В такой же час, когда ясновельможной
Я руки лобызал
И в блеске свеч, в мазурке невозможной
Сверкал самборский зал, —

В такой же час, когда крутились рядом,
В шелках и жемчугах,
Все замыслы с уклончивым их взглядом,
Все козни — в трех шагах, —

В такой нее час на снег меня повалят
У башенных ворот,
И на чело мне машкеру напялят,
И дудку сунут в рот.

И смрад пойдет по всей земле окрестной
От страшной наготы...
В такой же час, Марина, я воскресну!
И ты со мной, и ты

Помчишь за Дон, в Туретчину — а больше
Тебя я не найду
Ни в Тушине моем, ни в отчей Польше,
Ни в небе, ни в аду!

 

1918

 

Марине Цветаевой
Пусть варвары безумствуют в столице,
А в окнах гул раскованных стихий!
Доверил я шифрованной странице
Твое молчанье и твои стихи.

А на заре, туманный бред развеяв,
Когда уйдут на запад поезда,
Сожму я в пальцах твой севильский веер,
С тобой, любовь, расстанусь навсегда.

И серебром колец, тобой носимых,
Украшу ночь — у стольких на виду,
И столько раз, и в осенях и в зимах,
Останусь жив-здоров, не пропаду!

И в новой жизни, под иною датой,
Предсказанной в таинственной судьбе,
Твой темный спутник, темный соглядатай,
Я расскажу всем людям о тебе.

 

<Марине Цветаевой>

 

Седая даль, морская гладь и ветер

 Поющий, о несбыточном моля.

В такое утро я внезапно встретил

 Тебя, подруга ранняя моя.

 

Тебя, Марина, вестница моряны!

Ты шла по тучам и по гребням скал.

И только дым, зелёный и багряный.

Твои седые волосы ласкал.

 

И только вырез полосы прибрежной

 В хрустящей гальке лоснился чуть-чуть.

Так повторялся он, твой зарубежный,

Твой эмигрантский обречённый путь.

 

Иль, может быть, в арбатских переулках…

Но подожди, дай разглядеть мне след

 Твоих шагов, стремительных и гулких,

Сама помолодей на сорок лет.

 

Иль, может быть, в Париже или в Праге…

Но подожди, остановись, не плачь!

Зачем он сброшен и лежит во прахе,

Твой страннический, твой потёртый плащ?

 

Зачем в глазах остекленела дико

 Посмертная одна голубизна?

Не оборачивайся, Эвридика,

Назад, в провал безпамятного сна.

 

Не оборачивайся!

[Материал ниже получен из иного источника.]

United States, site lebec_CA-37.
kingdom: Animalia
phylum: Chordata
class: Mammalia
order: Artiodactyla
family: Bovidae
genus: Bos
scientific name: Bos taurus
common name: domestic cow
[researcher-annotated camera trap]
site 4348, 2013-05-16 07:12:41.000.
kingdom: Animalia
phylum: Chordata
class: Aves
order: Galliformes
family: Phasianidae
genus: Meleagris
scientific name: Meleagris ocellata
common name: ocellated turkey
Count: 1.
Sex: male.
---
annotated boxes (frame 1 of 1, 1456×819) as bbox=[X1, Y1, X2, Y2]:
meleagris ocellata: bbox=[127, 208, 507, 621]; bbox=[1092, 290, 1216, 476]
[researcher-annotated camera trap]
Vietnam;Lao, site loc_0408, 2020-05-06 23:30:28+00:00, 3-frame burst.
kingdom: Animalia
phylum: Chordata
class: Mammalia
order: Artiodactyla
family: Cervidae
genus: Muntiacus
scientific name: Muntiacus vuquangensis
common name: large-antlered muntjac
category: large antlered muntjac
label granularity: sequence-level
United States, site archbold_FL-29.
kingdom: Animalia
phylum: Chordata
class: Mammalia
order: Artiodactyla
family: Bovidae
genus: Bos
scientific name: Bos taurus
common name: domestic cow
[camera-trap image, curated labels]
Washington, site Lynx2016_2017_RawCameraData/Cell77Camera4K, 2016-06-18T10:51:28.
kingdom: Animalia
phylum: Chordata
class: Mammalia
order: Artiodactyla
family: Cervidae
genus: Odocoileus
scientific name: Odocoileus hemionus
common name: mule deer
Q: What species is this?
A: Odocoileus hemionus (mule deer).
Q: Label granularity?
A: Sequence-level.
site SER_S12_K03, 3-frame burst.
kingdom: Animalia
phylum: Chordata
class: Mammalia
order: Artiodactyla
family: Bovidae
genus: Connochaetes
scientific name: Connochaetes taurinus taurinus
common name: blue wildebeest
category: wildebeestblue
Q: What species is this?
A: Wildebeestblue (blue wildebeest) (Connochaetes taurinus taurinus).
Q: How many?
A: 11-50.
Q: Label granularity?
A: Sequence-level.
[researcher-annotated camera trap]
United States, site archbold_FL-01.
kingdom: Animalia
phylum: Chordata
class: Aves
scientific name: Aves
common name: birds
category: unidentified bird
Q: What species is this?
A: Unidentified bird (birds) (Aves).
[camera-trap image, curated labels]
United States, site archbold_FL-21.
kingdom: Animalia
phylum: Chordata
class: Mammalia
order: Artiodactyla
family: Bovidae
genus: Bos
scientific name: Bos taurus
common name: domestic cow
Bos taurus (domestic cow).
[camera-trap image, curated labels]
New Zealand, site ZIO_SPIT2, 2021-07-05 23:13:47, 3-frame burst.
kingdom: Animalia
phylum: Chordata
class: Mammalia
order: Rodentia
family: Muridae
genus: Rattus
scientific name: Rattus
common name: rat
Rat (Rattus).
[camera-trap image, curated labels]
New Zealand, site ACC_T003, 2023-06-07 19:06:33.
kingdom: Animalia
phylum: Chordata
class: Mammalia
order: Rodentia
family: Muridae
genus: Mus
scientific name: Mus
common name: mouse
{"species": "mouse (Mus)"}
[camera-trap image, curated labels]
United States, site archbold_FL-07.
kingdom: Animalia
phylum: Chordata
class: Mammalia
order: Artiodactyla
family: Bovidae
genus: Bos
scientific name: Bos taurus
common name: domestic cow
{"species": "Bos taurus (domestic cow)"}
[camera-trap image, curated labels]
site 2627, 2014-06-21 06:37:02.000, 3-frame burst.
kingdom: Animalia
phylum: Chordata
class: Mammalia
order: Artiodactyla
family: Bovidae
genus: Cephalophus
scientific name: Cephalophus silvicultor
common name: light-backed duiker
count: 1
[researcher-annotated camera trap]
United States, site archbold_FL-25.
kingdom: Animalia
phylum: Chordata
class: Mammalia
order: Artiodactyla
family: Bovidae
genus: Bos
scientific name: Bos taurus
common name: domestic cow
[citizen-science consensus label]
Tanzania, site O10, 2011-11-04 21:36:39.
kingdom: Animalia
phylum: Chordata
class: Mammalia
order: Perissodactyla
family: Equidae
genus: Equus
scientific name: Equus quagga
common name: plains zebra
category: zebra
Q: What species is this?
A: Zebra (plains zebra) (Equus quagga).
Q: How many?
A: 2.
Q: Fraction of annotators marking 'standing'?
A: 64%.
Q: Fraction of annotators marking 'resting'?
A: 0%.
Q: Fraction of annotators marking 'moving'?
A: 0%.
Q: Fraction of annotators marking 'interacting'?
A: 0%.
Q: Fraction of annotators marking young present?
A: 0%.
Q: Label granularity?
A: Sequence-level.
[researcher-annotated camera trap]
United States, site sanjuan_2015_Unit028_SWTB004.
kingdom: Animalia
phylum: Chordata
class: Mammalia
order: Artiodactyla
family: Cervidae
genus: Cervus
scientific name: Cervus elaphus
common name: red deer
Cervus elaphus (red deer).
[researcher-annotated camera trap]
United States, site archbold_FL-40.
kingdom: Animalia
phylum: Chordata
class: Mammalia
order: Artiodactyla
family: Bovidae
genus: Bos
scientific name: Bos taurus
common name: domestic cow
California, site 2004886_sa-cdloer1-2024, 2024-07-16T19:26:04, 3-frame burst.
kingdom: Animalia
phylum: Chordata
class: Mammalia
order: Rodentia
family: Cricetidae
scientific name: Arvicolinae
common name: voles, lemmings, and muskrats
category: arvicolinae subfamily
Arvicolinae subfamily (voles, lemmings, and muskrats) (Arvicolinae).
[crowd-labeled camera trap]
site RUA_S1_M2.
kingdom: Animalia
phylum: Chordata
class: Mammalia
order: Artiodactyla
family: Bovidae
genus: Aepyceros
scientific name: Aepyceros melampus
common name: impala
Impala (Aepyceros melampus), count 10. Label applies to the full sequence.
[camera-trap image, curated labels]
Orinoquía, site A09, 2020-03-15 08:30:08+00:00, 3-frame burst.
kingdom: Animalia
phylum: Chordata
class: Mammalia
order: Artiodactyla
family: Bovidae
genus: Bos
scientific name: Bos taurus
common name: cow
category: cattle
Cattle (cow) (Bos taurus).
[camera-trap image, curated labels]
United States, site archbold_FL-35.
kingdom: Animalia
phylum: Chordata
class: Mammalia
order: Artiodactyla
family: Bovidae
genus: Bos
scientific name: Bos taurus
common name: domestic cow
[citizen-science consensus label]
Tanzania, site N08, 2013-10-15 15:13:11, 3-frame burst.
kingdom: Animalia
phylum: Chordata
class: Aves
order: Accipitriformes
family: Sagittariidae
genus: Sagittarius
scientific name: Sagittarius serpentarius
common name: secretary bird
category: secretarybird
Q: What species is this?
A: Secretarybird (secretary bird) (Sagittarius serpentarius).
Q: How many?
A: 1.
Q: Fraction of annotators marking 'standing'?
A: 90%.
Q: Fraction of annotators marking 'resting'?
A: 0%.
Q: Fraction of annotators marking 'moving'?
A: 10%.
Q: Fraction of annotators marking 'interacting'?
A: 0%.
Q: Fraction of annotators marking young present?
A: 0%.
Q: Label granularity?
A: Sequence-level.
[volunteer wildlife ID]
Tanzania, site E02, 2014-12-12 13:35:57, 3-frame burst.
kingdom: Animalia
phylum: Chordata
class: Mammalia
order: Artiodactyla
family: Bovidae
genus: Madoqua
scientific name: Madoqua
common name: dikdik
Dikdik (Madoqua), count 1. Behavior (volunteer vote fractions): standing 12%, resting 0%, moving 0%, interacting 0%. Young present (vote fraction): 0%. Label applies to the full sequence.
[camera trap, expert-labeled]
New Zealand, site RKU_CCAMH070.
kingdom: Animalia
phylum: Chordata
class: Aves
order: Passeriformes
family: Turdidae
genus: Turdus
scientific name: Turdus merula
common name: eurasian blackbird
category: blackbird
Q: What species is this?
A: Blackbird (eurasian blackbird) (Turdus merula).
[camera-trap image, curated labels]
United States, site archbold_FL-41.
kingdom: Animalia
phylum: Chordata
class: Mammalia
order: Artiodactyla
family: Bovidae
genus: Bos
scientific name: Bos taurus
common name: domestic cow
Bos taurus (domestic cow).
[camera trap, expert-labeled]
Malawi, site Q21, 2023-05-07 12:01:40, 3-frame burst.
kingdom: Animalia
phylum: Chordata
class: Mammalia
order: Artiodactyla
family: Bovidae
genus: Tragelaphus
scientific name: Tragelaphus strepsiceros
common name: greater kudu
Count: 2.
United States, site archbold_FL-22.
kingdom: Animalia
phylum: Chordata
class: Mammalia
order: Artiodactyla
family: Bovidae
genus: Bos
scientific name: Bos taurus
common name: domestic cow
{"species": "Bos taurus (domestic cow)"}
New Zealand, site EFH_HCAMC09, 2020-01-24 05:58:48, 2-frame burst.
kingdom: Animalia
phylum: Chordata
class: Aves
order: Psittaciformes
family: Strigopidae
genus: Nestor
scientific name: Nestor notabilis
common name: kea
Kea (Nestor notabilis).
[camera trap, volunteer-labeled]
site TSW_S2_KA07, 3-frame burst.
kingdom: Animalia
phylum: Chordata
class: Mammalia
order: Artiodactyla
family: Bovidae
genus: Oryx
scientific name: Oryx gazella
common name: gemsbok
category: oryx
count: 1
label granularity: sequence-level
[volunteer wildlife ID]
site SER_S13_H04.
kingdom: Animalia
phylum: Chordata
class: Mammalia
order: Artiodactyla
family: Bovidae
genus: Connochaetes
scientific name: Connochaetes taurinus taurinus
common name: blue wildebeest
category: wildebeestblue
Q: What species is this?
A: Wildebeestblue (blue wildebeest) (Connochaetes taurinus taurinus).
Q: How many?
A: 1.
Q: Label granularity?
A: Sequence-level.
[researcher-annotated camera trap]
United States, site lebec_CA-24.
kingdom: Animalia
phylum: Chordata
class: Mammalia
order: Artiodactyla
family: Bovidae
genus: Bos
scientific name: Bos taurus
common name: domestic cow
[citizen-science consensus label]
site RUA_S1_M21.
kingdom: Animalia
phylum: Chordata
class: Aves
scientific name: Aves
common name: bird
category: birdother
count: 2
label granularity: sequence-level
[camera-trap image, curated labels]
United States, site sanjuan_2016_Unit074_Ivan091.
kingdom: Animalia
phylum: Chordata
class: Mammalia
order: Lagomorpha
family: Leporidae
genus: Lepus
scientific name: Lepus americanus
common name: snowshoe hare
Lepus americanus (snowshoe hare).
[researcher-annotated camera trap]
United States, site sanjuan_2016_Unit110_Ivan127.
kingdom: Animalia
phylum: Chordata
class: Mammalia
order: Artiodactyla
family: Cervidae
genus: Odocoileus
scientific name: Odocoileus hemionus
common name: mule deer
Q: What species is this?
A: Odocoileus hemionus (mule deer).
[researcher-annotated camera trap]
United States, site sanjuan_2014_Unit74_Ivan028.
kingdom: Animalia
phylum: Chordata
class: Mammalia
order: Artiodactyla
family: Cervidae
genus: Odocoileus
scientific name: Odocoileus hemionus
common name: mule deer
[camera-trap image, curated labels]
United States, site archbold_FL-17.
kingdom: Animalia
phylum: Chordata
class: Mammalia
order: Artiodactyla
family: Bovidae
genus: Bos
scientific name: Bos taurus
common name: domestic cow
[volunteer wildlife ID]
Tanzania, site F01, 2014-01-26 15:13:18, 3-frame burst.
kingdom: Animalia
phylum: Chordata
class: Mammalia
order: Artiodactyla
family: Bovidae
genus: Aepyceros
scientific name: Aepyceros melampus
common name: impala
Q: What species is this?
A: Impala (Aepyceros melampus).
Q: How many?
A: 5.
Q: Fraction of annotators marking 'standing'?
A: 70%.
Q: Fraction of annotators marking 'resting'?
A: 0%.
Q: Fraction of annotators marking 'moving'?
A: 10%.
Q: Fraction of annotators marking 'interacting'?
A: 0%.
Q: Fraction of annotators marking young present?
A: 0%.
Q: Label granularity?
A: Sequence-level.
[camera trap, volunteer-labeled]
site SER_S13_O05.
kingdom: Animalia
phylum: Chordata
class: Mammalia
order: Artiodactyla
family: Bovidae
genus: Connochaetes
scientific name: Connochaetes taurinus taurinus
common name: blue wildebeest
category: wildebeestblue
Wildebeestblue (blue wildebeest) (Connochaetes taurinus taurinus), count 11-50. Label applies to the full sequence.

Слышишь? Снова

 Шумят крылами чайки над тобой.

В бездонной зыби зеркала дневного

 Сверкают скалы, пенится прибой…

 

Вот он, твой Крым! Вот молодость, вот детство,

Распахнутое настежь поутру.

Вот будущее. Стоит лишь вглядеться,

Отыщешь дочь, и мужа, и сестру.

 

Тот бедный мальчик, что пошёл на гибель.

В солёных брызгах с головы до ног, —

О, если даже без вести он выбыл,

С тобою рядом он не одинок.

 

И звёзды упадут тебе на плечи…

Зачем же гаснут смутные черты

 И так далёко — далеко́ — дале́че

 Едва заметно усмехнулась ты?

 

Зачем твой взгляд рассеянный ответил

 Безпамятством, едва только возник?

То утро, та морская даль, тот ветер

 С тобой, Марина. Ты прошла сквозь них!